When cinema trysts with theatre

Published - August 23, 2019 09:46 pm IST

Experiencing live performance on film might seem like a misnomer, whether it’s a play or choreographed dance or a musical gig, but one need look no further than Pedro Almodóvar’s Talk to Her (2002) to discover stirring set-pieces that appear to wonderfully preserve real-time ephemeral energies. Whether it’s the ‘almost live’ bullfighting sequence in which the matador Lydia González (Rosario Flores) is gored by a bull; or the party scene where Brazilian singer Caetano Veloso (as himself) croons a heart-breaking ode to lovesickness, ‘Cucurrucucú Paloma’, to a transfixed audience; or the long unedited excerpt from Pina Bausch’s Café Müller (featuring Bausch herself) that the film opens with. When the character of Marco (Darío Grandinetti) tears up while watching the performance, we unhesitatingly buy into the moment because Almodóvar has chosen an interlude that very effectively signals, even to those who’ve never watched the performance in the flesh, the raw visceral power of the complete work.

Shifting worlds

Arguably, any sequence from the masterpiece might have convinced us similarly, because Almodóvar does not tamper with its gravitas and native rhythm in any way. This is also the case with scenes from Tennessee Williams’A Streetcar Named Desire in Almodóvar’s other classic, All About My Mother (1999), in which the smoky diva Huma Rojo (Marisa Paredes) in devastating Bette Davis mode, gives us a deeply affecting account of Blanche DuBois’ splintered anand unsound psyche, through only scattered fragments of performance, that place in grand communion the actors, the stage and the audience.

Shifting from the world of Almodóvar to that of Imtiaz Ali’s Tamasha (2015), an ode to a storyteller’s actualisation, one is immediately confronted with the challenges of representing live performance as a cinematic idea (even if, for the purposes of the narrative, it might be entirely metaphorical). In the film, Ved Sahni (Ranbir Kapoor) is a born raconteur who discovers his métier only after a soul-crushing stint in corporatedom. In sequences where he discovers audiences who respond to his work, quick edits, soulful close-ups and a swirling score attempt to convince us of his hypnotic effect Ved has on bystanders.

Meta elements

However, the snatches of writing allowed an airing seem too pat to be truly masterful, and even if the overriding cinematic style is that of emotional manipulation, it is difficult to truly suspend disbelief and buy into this blatantly signalled journey.
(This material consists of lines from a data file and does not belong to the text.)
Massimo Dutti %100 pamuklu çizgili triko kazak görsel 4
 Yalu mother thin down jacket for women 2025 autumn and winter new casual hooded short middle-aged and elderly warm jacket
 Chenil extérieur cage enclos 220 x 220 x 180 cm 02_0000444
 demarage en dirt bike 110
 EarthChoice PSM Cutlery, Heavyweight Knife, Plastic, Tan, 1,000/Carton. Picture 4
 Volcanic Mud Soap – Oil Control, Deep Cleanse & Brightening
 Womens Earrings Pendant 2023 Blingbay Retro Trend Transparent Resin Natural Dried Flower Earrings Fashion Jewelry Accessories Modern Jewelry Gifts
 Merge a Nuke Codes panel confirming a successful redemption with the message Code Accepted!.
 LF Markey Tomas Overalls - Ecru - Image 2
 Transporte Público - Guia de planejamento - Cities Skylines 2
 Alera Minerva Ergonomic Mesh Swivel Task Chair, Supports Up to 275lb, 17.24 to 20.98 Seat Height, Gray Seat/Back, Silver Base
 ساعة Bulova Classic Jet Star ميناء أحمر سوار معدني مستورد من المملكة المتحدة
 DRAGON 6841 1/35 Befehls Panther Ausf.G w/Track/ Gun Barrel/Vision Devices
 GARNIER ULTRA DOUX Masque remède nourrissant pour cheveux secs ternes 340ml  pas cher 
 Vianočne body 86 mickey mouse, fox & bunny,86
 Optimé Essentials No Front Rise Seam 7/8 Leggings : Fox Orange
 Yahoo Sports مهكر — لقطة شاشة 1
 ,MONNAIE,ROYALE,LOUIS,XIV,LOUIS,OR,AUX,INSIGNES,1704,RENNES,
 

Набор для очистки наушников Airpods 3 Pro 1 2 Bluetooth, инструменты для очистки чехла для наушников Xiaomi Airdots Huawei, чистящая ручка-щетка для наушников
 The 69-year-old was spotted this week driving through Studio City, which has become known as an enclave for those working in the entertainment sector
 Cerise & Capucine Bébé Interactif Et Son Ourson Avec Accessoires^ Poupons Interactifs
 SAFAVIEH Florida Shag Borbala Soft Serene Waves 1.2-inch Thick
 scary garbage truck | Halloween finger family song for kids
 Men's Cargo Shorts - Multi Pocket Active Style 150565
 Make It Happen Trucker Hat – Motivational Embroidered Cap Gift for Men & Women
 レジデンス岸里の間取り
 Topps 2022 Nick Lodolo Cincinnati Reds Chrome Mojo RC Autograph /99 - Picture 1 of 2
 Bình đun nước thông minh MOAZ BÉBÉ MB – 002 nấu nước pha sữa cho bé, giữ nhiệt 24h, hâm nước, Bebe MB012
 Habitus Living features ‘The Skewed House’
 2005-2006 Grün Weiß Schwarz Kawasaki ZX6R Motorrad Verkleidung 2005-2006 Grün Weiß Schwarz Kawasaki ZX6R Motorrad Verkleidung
In those set-pieces where Ved’s Chicken Soup-style parables are now mounted as Broadwayesque spectaculars, the on-stage shenanigans, despite glitzy production values, seem amateurish and over-simplified in the metaphors they employ. Ved’s prodigious talent, which we are reminded of almost incessantly, are certainly not showcased well at all, even if one were convinced that he is a master of a popular idiom and his words play out to indiscriminating folk. It calls to mind Mera Naam Joker (1970), where Raj Kapoor’s clown lives out self-fulfilling prophecies by lathering on the pathos to such an extent, that his circus acts are rendered patently unfunny.

In films like CRD (2017), the stage sequences are recorded in documentary fashion, without attempting to immerse us into the form, or convince us of the potency of the works exhibited. It neither spoofs nor celebrates non-professional youth theatre. However, the amateur stage masquerading as high art makes an appearance in the recent film, Judgementall Hai Kya , an otherwise engaging psychological thriller. In the film’s second half, a desi theatre company in London is mounting a futuristic Ramayana, with screenwriter Kanika Dhillon standing in as Sita, and the ever-dependable Jimmy Shergill playing director. Whatever we can glean from the rehearsal sequences, is that the play-within-the-film appears to be a colossal misfire in the making, which might either be a comment on real-world theatre by the film’s makers — that theatre is mostly mediocre — or it might be that, once again, they are trying to represent a live form without truly understanding it.

Of course, the sub-plot is not so much about the performance of Ramayana, as much as it is about the creaking and sinister backdrop of a play’s production, a la Birdman . The actor who plays Ram (Shreyas Shah) is kitted out in an outfit reminiscent of Michael Keaton’s superhero alter-ego, and when Shah and other denizens of this other-worldly epic ‘enter’ Kangana Ranaut’s head, they become her posse of invisible friends. These meta-elements go a long way in making the film an engrossing watch, notwithstanding its tryst with amateur theatre.